I thought to myself that maybe I wouldn't even live long even for that to happen. It was no secret that shadowhunters died young. Many would not even see their forties; after all we led a risky life. Yeah, I might not make it I thought. Once again the thought of death was a comfort for me. I made my way back to the institute ready to sleep and forget that this day had even happen. Life went on just fine until Clary came along. She disrupted our dynamic as team and distracted Jace. I could hardly recognize him. He was always reckless and impulsive but this was worse.
Of course, I could not allow him to go into any type of danger alone so I followed him and did my duty. I would still gladly lay my life down for his. We broke rules and wrecked havoc. As a result the Clave became aware of our activities. I knew it was bad. It was the opposite of what our parents had asked of us. I knew there would be consequences I just hoped we would be strong enough to face to face them. The storm named Clary did not come alone. She brought her mundane sidekick with her and we were supposed to babysit him. He did not do as he was told; in fact he had gotten himself kidnapped by the vampires. It was annoying having to deal with a whiny little girl because her bestie had gotten kidnapped and on top of that still find the Mortal Cup.
On one occasion they had set up a meeting with Magnus Bane at a rave. Nothing about that plan was wise. We knew nothing about the warlock other than he was more powerful than the silent brothers. If we weren't in such a hurry that day I may have taken more time to appreciate that. They found Magnus quickly and I was told to blend in. Like I ever would in such a place. So I do what I do best. Find a way to protect them without them realizing.
Magnus was stunning.

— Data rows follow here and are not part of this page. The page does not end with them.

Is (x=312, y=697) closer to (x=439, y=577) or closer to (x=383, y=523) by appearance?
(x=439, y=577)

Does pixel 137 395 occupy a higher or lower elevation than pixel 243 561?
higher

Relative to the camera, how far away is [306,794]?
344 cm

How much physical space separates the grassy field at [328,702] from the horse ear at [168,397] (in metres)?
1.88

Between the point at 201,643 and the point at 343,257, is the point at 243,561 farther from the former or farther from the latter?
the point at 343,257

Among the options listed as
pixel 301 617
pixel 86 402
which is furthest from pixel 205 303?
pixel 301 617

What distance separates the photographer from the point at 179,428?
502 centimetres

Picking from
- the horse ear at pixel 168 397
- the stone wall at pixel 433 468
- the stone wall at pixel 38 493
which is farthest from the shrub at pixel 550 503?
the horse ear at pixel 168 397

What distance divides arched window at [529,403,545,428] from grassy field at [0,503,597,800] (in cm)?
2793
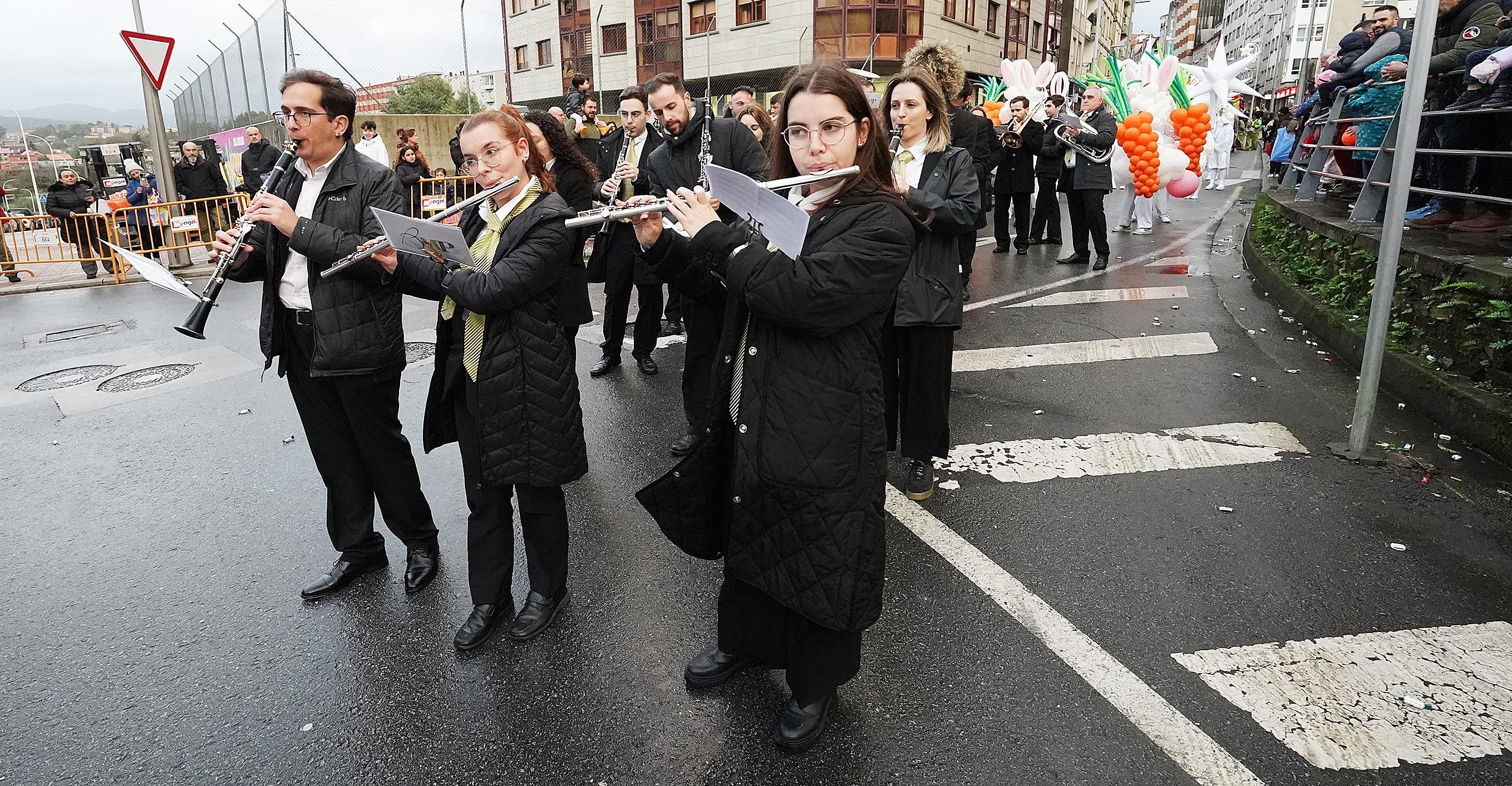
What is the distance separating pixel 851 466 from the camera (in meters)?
2.45

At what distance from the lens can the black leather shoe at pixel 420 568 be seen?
3.60 m

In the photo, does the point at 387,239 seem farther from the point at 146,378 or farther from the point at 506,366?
the point at 146,378

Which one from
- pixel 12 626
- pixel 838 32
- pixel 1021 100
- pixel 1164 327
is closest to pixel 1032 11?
pixel 838 32

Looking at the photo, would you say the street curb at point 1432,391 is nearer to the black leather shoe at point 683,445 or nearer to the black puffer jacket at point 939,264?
the black puffer jacket at point 939,264

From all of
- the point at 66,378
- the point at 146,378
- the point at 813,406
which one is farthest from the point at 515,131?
the point at 66,378

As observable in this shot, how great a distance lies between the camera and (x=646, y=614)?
3.38 m

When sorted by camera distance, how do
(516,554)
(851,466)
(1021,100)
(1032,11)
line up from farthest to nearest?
(1032,11) < (1021,100) < (516,554) < (851,466)

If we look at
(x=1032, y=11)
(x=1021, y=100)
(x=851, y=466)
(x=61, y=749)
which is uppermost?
(x=1032, y=11)

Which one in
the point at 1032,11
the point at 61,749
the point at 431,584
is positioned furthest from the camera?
the point at 1032,11

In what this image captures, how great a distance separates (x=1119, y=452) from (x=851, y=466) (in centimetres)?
302

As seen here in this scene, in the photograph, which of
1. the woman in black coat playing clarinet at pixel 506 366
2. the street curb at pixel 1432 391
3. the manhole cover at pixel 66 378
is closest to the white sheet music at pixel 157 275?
the woman in black coat playing clarinet at pixel 506 366

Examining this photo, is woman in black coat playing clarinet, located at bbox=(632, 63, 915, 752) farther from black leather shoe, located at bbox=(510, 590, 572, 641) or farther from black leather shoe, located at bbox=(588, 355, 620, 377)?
black leather shoe, located at bbox=(588, 355, 620, 377)

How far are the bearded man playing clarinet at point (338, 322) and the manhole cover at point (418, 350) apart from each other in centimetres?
354

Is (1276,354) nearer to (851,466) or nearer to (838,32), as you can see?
(851,466)
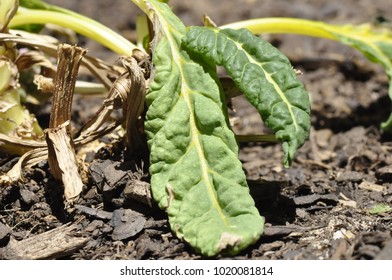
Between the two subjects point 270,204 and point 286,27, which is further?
point 286,27

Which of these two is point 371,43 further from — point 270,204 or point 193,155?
point 193,155

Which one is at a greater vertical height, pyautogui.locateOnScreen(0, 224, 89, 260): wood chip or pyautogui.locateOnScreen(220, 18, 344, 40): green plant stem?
pyautogui.locateOnScreen(220, 18, 344, 40): green plant stem

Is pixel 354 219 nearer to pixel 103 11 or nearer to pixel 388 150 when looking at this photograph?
pixel 388 150

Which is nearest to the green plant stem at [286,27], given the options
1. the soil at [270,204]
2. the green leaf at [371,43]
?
the green leaf at [371,43]

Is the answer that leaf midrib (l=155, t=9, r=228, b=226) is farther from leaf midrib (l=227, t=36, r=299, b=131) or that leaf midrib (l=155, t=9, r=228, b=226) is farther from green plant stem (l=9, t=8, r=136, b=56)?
green plant stem (l=9, t=8, r=136, b=56)

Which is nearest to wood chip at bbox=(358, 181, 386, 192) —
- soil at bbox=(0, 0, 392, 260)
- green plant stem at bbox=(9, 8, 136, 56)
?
soil at bbox=(0, 0, 392, 260)

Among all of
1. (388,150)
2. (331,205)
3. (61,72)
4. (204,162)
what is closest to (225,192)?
(204,162)

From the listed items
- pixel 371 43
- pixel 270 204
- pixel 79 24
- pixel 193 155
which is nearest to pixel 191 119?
pixel 193 155
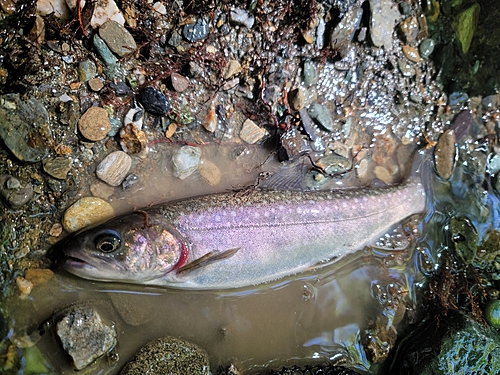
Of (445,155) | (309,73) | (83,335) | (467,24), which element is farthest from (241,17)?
(83,335)

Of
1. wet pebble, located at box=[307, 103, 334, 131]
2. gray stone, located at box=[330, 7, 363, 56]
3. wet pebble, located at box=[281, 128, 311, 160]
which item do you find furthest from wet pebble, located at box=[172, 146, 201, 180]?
gray stone, located at box=[330, 7, 363, 56]

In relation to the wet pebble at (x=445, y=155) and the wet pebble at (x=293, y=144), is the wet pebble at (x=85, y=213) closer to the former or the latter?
the wet pebble at (x=293, y=144)

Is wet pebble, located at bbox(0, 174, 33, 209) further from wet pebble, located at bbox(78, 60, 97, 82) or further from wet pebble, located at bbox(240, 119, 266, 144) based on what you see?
wet pebble, located at bbox(240, 119, 266, 144)

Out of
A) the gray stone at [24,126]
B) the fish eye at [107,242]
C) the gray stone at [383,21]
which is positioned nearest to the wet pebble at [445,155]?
the gray stone at [383,21]

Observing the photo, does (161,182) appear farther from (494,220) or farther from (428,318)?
(494,220)

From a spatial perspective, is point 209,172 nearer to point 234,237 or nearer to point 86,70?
point 234,237

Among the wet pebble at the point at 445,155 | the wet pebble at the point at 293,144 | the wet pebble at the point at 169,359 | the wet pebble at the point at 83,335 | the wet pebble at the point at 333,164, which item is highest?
the wet pebble at the point at 293,144

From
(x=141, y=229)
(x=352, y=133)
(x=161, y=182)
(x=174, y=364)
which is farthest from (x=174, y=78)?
(x=174, y=364)
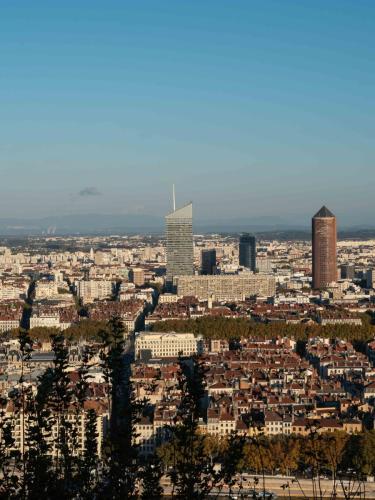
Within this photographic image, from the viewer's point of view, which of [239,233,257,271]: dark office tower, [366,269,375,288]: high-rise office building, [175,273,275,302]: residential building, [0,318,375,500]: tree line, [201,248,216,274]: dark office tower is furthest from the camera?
[239,233,257,271]: dark office tower

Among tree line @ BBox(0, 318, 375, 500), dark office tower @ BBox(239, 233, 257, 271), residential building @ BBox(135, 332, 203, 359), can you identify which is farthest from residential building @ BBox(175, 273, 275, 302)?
tree line @ BBox(0, 318, 375, 500)

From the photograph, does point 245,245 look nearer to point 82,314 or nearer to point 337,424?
point 82,314

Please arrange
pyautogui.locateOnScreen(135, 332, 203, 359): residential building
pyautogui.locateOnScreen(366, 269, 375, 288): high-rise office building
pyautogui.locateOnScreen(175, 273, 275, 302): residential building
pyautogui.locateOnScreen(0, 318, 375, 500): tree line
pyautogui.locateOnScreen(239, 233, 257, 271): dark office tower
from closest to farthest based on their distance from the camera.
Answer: pyautogui.locateOnScreen(0, 318, 375, 500): tree line
pyautogui.locateOnScreen(135, 332, 203, 359): residential building
pyautogui.locateOnScreen(175, 273, 275, 302): residential building
pyautogui.locateOnScreen(366, 269, 375, 288): high-rise office building
pyautogui.locateOnScreen(239, 233, 257, 271): dark office tower

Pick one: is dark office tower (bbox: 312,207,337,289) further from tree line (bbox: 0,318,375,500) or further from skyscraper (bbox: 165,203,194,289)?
tree line (bbox: 0,318,375,500)

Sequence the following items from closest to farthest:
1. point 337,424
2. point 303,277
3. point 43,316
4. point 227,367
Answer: point 337,424 < point 227,367 < point 43,316 < point 303,277

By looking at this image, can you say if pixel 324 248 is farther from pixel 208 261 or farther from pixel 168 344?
pixel 168 344

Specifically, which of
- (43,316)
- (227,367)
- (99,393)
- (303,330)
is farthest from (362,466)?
(43,316)
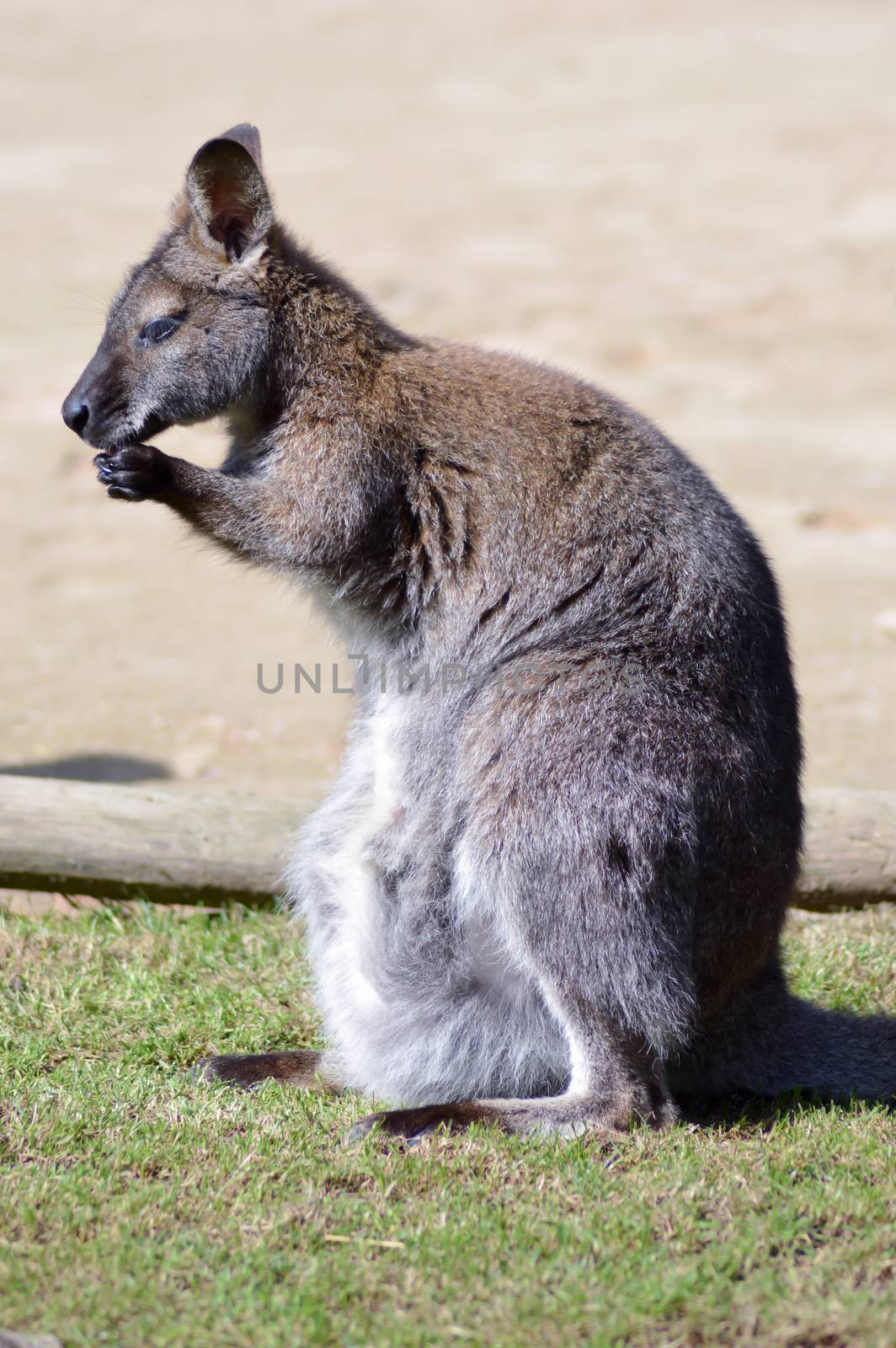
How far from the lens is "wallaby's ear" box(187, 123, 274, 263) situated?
4137 mm

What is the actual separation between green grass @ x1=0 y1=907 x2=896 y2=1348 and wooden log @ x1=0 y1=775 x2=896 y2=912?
0.77 metres

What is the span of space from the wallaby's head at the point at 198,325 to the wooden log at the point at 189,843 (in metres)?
1.44

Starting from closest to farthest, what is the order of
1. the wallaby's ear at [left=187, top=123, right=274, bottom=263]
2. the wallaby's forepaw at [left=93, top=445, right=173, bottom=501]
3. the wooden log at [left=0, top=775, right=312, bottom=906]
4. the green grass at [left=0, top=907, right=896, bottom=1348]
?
the green grass at [left=0, top=907, right=896, bottom=1348] < the wallaby's forepaw at [left=93, top=445, right=173, bottom=501] < the wallaby's ear at [left=187, top=123, right=274, bottom=263] < the wooden log at [left=0, top=775, right=312, bottom=906]

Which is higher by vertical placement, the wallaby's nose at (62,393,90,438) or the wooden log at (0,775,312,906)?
the wallaby's nose at (62,393,90,438)

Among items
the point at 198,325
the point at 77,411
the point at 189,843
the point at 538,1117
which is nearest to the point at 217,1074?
the point at 538,1117

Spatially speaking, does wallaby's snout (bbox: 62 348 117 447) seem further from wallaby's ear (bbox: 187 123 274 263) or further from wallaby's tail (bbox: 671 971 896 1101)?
wallaby's tail (bbox: 671 971 896 1101)

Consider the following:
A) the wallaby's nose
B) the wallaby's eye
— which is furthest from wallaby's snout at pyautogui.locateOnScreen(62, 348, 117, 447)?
the wallaby's eye

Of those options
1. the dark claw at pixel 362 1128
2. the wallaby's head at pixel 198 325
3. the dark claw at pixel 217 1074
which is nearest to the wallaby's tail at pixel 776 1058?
the dark claw at pixel 362 1128

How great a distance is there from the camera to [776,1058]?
13.3ft

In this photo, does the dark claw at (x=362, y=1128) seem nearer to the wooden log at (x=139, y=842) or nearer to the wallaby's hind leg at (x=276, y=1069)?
the wallaby's hind leg at (x=276, y=1069)

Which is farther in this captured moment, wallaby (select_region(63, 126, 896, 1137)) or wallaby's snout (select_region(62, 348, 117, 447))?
wallaby's snout (select_region(62, 348, 117, 447))

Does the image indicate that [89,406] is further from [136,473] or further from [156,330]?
[136,473]

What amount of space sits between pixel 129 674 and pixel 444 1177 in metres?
5.09

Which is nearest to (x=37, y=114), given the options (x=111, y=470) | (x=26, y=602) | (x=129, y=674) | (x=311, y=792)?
(x=26, y=602)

That was my first thought when I saw him. He was dressed to impress. He looked like he could grace the covers of one of Izzy's fashion magazines. Kohl rimmed eyes and those beautifully plump lips were perhaps the two most outstanding features on his face. I almost missed that a man was getting ready to attack him because of how attractive he was. Later I got mad at Jace for taking such a huge risk. I was mad but not only at Jace, at myself too. I allowed myself to be distracted and that could have gotten Jace hurt worse still, killed. I could never live with that. If anyone had to die on a mission it would be me. I was the expandable on.
Later we caught up with Magnus. We spoke briefly. Well, he spoke and I stuttered through the conversation. It was so embarrassing. I felt laid bare when he looked at me. It's like he saw through me. For the first time I had met someone who seemed interested in me as a person, not just a soldier who had order to follow.
It was crazy. I was seeing something that was not there. Why was this happening to me? So what if I found him attractive, it didn't mean a thing. I should have learnt lesson with Jace. I spent the rest of the time not meeting Magnus' gaze. It was embarrassing. Of course, he made things very hard by singling me out. He was friendly or was that flirty? Izzy looked amused and Jace seemed annoyed. This was so confusing. What was happening?